Cities and towns are public corporations (Minnesota Statute 365.02). Both cities and towns are considered general purpose local governments because they, unlike special districts created for a specific purpose, have been granted the authority to serve the broad‐based needs of their residents.

Cities

Minnesota cities are diverse, provide a wide range of services to their citizens, and form a powerful, grassroots governmental system that maintains a close relationship with its constituents. The 2010 U.S. census estimates that about 82 percent of the people in Minnesota live in cities, even though cities only cover about 4.9 percent of the state’s land area. Since cities are where most people live, the basic goal of city government is to provide services. In many parts of the state, cities are the main governmental entities.

Townships

Townships are the original form of local government in Minnesota and are sometimes referred to as a “political township.”

A Congressional Township is a unit of measure for land. The Land Ordinance of 1785 established the basis for the Public Land Survey System. Land was to be systematically surveyed into square town‐ ships, six miles on a side. Each of these townships were sub‐divided into thirty‐six sections of one square mile. Hence a Congressional township is a unit of land that is 6 miles by 6 miles.

Purpose

The value of local government is tied to the notion that residents are in the best position to decide issues, such as the type and level of government services and how best to deliver those services to their community. Rising populations in parts of rural Minnesota and a desire to have more control over local issues have typically led to the organization of towns.

Authority

The city council is comprised of a number of elected council members. The council has complete authority over all administrative affairs in the city. 

The major areas of city council authority and responsibility are:

  • Judging the qualification and election of its own members
  • Setting and interpreting rules governing its own proceedings
  • Exercising all the powers of cities that the law does not delegate to others
  • Legislating for the city
  • Directing the enforcement of city ordinances
  • Appointing administrative personnel
  • Transacting city business
  • Managing the city’s financial operations
  • Appointing members of the boards
  • Conducting the city’s intergovernmental affairs
  • Protecting the welfare of the city and its inhabitants
  • Providing community leadership Other specific powers

The town board operates primarily under Chapter 366 of the Minnesota Statues; and whatever other powers and duties assigned to it.
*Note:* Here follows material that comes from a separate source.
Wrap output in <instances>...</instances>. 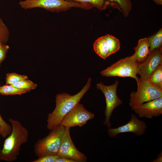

Towns have no inherent powers and have only those powers delegated to them by the legislature.

The major powers directed to towns through the legislature include:

  • Ability to sue, own and dispose of property and contracts
  • Erect buildings
  • Establish and maintain roads
  • Exercise the power of eminent domain
  • Provide for police and fire protection
  • Impose certain fees and charges
  • Provide recreational facilities and programs
  • Specially assess benefited owners for improvement projects
  • Install and maintain water, wastewater, and storm water systems
  • Provide for ambulance services
  • Enact land use and general police power ordinances
  • Provide for and maintain parks and cemeteries
  • Provide for the collection of solid waste.

Organizational Structure - Cities and Townships

There are two basic types of Minnesota cities: statutory cities, which operate primarily under Chapter 412 of the Minnesota Statutes; and home rule charter cities, which operate under a local charter. 

There are two types of Townships. Congressional townships and a political township or town government. By default, a town board consists of three supervisors, one clerk, and one treasurer – all of whom are elected. Towns may alter this default structure by adopting one or more optional township government plans.